A week ago Friday, I spent a delightful morning talking about writing picture books with 3rd through 8th graders at a “Meet the Experts” symposium organized for our town’s gifted program. Since students in the program will be writing their own picture books, I focused my session on what makes picture books engaging.
During our time together we focused on four qualities and had a wonderful time looking for them in the sample picture books we read together. I then challenged them to incorporate these qualities into their own writing.
I like to think of these qualities as SUPER POWERS. That’s right, as picture book writers, we have super powers we can activate to create engaging stories. Now, with a wave of my wand, here FOUR SUPER POWERS you might like to activate in your own writing:
The POWER of the KID-FRIENDLY PROBLEM: Losing a favorite toy, wanting a cookie, being afraid of a storm, not wanting to take a bath. These are just a few examples of kid-friendly problems in the books we read. A kid-friendly problems connects the reader to your story.

> [BRIEF 1] Repeat the rows word for word, starting with the line that contains "Among the stone" and going on through the last of the rows. Leave the pictures out of your answer.
> [BRIEF 2] Write what comes next in the piece about the super powers of picture book writing, picking up right after its final sentence.

(Spatial questions about scenes)
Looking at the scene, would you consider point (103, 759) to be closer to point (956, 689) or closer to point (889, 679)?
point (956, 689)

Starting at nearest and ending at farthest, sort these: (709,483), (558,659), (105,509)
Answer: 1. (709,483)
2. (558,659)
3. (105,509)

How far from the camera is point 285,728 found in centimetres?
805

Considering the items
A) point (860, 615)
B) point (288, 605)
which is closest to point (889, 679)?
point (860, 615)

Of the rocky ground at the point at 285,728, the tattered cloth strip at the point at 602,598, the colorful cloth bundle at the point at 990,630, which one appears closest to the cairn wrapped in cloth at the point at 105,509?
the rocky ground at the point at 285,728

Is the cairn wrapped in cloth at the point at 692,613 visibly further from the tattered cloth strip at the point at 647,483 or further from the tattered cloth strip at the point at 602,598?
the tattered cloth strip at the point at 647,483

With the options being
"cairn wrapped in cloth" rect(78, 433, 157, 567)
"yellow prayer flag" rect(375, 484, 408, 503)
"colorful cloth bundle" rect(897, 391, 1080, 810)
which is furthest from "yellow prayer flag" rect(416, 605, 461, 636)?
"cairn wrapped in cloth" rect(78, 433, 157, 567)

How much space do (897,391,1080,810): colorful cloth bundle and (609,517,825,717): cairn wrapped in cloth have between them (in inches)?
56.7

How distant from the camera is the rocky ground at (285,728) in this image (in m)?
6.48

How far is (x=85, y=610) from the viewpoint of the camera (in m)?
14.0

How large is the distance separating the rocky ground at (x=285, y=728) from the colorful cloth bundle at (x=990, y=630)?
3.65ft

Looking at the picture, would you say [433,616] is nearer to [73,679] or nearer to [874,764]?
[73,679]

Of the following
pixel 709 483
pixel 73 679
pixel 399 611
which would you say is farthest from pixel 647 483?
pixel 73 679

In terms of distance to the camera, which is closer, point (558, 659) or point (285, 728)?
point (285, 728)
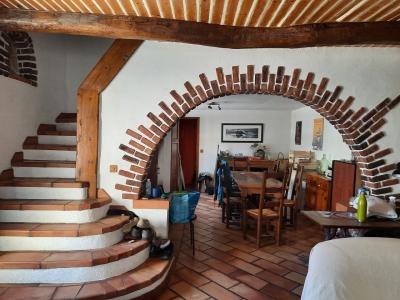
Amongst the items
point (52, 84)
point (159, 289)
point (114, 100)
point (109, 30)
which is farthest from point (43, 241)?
point (52, 84)

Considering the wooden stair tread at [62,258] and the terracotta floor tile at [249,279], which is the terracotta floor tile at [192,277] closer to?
the terracotta floor tile at [249,279]

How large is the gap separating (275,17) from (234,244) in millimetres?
2763

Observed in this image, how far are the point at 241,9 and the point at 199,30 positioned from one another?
1.24 feet

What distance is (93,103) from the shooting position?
10.0 ft

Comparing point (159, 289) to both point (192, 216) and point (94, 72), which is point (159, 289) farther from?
point (94, 72)

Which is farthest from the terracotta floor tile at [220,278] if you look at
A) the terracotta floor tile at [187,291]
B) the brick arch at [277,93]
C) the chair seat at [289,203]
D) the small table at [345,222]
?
the chair seat at [289,203]

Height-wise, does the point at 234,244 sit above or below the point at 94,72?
below

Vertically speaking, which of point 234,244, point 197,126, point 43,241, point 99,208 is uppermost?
point 197,126

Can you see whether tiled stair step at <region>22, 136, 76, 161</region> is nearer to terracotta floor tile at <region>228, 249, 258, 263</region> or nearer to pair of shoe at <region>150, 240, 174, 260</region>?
pair of shoe at <region>150, 240, 174, 260</region>

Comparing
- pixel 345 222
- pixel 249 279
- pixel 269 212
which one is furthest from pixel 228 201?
pixel 345 222

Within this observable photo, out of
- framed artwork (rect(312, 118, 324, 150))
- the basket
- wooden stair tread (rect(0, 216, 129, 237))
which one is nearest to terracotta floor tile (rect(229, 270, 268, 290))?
the basket

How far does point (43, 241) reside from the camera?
2.57 m

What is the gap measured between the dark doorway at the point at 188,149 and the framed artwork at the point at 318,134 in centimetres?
320

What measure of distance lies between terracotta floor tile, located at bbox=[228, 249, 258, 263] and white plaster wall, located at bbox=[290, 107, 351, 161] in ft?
7.97
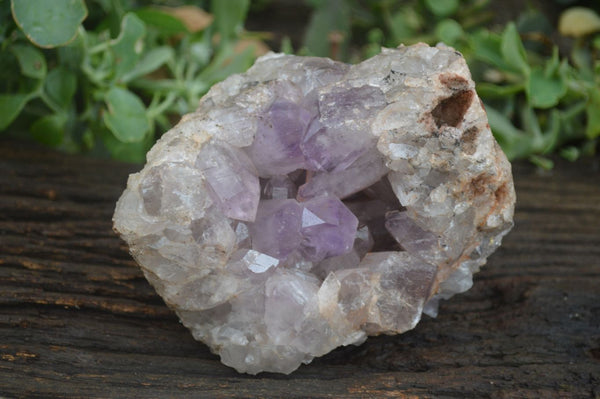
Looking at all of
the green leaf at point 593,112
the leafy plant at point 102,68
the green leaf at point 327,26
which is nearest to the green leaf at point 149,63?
the leafy plant at point 102,68

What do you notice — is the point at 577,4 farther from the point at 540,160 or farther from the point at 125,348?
the point at 125,348

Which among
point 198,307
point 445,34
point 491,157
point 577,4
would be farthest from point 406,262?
point 577,4

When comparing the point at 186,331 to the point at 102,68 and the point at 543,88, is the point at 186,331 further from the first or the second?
the point at 543,88

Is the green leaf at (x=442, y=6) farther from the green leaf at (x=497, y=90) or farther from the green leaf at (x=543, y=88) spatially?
the green leaf at (x=543, y=88)

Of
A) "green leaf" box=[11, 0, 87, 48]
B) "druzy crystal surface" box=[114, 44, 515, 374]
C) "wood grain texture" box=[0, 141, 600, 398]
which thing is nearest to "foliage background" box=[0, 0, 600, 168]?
"green leaf" box=[11, 0, 87, 48]

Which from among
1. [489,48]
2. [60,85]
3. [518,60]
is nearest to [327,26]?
[489,48]

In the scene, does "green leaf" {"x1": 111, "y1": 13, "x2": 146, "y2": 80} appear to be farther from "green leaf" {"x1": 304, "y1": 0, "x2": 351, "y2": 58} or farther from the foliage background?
"green leaf" {"x1": 304, "y1": 0, "x2": 351, "y2": 58}

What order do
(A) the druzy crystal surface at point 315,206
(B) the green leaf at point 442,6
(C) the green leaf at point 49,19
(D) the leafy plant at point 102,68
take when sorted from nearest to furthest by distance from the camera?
(A) the druzy crystal surface at point 315,206 → (C) the green leaf at point 49,19 → (D) the leafy plant at point 102,68 → (B) the green leaf at point 442,6
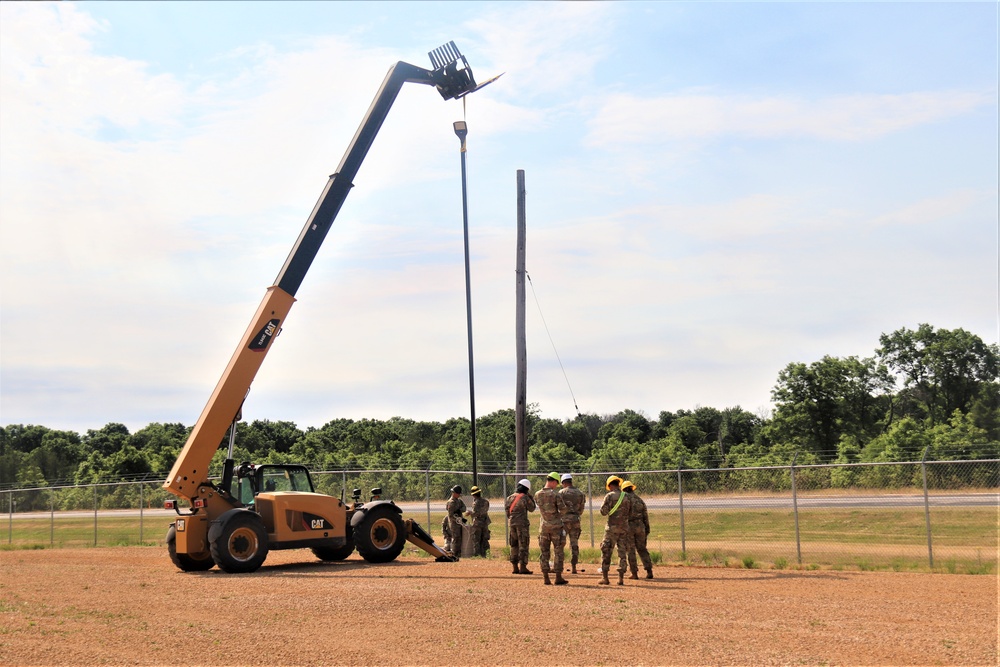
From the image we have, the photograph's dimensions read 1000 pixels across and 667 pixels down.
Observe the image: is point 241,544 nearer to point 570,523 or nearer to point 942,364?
point 570,523

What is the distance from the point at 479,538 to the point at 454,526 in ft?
2.14

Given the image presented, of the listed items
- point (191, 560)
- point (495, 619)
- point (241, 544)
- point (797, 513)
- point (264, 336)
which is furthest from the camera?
point (797, 513)

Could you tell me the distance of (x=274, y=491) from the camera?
61.0 feet

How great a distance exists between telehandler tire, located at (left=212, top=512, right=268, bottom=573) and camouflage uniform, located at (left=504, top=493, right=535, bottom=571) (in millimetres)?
4500

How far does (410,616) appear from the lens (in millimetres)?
12211

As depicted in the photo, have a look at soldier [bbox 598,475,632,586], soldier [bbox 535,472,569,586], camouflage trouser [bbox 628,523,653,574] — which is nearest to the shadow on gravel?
soldier [bbox 535,472,569,586]

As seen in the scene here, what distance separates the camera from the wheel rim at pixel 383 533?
64.0ft

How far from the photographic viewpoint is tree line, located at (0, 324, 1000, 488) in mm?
39656

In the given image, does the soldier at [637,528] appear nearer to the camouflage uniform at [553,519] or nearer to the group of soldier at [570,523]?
the group of soldier at [570,523]

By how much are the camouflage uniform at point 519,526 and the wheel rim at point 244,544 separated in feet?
15.2

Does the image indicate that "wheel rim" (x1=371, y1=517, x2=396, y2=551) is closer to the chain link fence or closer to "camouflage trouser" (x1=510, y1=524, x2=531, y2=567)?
the chain link fence

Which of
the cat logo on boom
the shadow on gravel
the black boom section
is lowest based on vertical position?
the shadow on gravel

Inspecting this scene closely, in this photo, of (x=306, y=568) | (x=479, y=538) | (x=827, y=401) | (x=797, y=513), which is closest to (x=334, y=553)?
(x=306, y=568)

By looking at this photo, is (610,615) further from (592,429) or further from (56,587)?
(592,429)
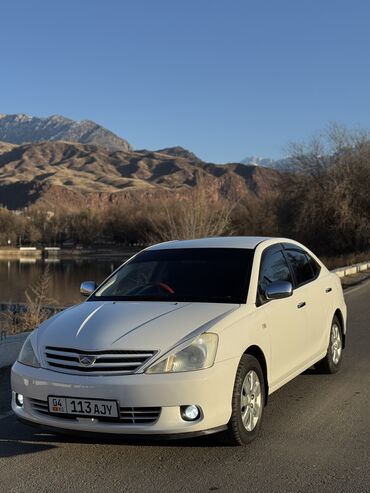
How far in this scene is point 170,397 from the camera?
422cm

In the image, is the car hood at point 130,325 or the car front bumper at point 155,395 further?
the car hood at point 130,325

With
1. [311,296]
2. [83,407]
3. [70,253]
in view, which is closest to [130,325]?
[83,407]

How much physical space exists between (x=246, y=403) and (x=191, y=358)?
691 millimetres

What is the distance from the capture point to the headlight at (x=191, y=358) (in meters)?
4.29

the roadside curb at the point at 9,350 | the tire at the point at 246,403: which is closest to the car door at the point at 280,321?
the tire at the point at 246,403

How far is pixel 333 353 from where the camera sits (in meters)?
7.12

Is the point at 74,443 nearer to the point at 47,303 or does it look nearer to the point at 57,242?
the point at 47,303

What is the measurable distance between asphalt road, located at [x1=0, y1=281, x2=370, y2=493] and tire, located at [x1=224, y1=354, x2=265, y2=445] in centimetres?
11

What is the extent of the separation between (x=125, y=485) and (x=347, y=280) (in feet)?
63.4

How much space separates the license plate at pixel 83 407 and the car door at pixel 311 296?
8.37ft

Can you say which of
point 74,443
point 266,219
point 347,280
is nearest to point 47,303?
point 347,280

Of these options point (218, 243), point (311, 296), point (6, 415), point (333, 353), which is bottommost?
point (6, 415)

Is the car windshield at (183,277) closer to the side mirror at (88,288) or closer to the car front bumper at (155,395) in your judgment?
the side mirror at (88,288)

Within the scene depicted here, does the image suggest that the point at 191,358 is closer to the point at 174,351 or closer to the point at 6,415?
the point at 174,351
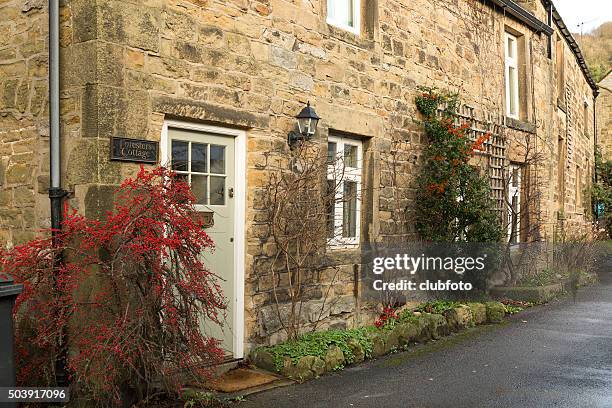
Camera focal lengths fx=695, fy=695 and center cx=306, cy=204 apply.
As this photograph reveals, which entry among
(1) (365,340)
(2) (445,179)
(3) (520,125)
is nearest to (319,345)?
(1) (365,340)

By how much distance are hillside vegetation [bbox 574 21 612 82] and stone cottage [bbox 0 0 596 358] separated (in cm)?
3519

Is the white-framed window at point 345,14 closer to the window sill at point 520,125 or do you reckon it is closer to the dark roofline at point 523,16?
the dark roofline at point 523,16

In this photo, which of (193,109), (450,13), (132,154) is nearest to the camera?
(132,154)

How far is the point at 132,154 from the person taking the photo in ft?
19.0

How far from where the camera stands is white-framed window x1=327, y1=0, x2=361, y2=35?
8578 millimetres

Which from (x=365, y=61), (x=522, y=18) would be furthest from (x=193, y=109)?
(x=522, y=18)

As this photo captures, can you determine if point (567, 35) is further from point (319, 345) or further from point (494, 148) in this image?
point (319, 345)

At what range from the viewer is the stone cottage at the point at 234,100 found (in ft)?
18.7

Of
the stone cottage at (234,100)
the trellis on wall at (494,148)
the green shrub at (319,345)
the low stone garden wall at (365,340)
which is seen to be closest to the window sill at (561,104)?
the trellis on wall at (494,148)

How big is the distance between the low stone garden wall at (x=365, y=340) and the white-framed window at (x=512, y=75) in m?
5.19

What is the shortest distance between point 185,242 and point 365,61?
4389mm

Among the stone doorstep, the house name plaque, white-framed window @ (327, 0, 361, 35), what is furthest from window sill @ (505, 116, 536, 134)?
the house name plaque

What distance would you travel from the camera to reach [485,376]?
22.8 ft

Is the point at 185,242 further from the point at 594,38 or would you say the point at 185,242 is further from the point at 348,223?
the point at 594,38
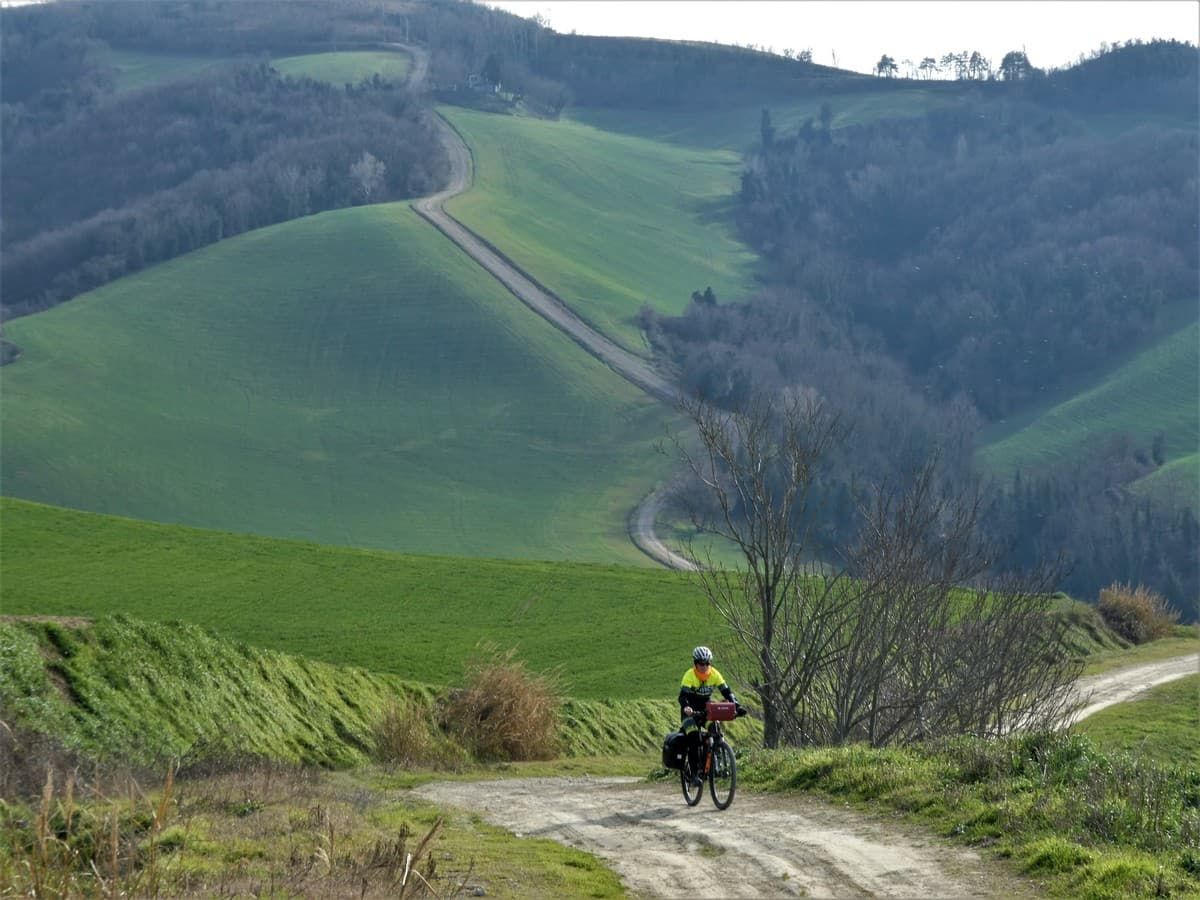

> [TASK OUTPUT 1]
Among the stone doorstep, the house name plaque, white-framed window @ (327, 0, 361, 35), what is furthest from window sill @ (505, 116, 536, 134)?
the house name plaque

What distance would you travel from the camera to reach [485,376]?
22.8 ft

Is the point at 185,242 further from the point at 594,38 or would you say the point at 185,242 is further from the point at 348,223?
the point at 594,38

> [TASK OUTPUT 2]
The POWER of PICTURES that ADD: The hallmark of picture books, of course, is that they are illustrated. But there’s more. Good picture book writers let the pictures tell part of the story. Sometimes the pictures even include important details that are not in the text. (See Mo Willem’s KNUFFLEBUNNY for a great example of this.) As you write and revise your stories, put stars next to parts of the story that could be told (or enhanced) by the illustrations. Then consider omitting the words from the text, instead substituting a simple illustration note, but only if absolutely necessary.
The POWER of the PAGE TURN: With only a few sentences per spread, picture books include almost constant page turns. These built-in pauses provide authors a great opportunity to build suspense. Consider pausing an exciting moment mid-sentence as you write. What happens next? To find out kids will have to TURN THE PAGE! (Note: creating a book dummy during revisions is a great way to figure out how you can take advantage of page turns.)
The POWER of HUMOR: Kids love to laugh, or at least chuckle, and so do parents. So anytime you can infuse humor into your story, via text or illustration, go for it!
Happy Writing, all!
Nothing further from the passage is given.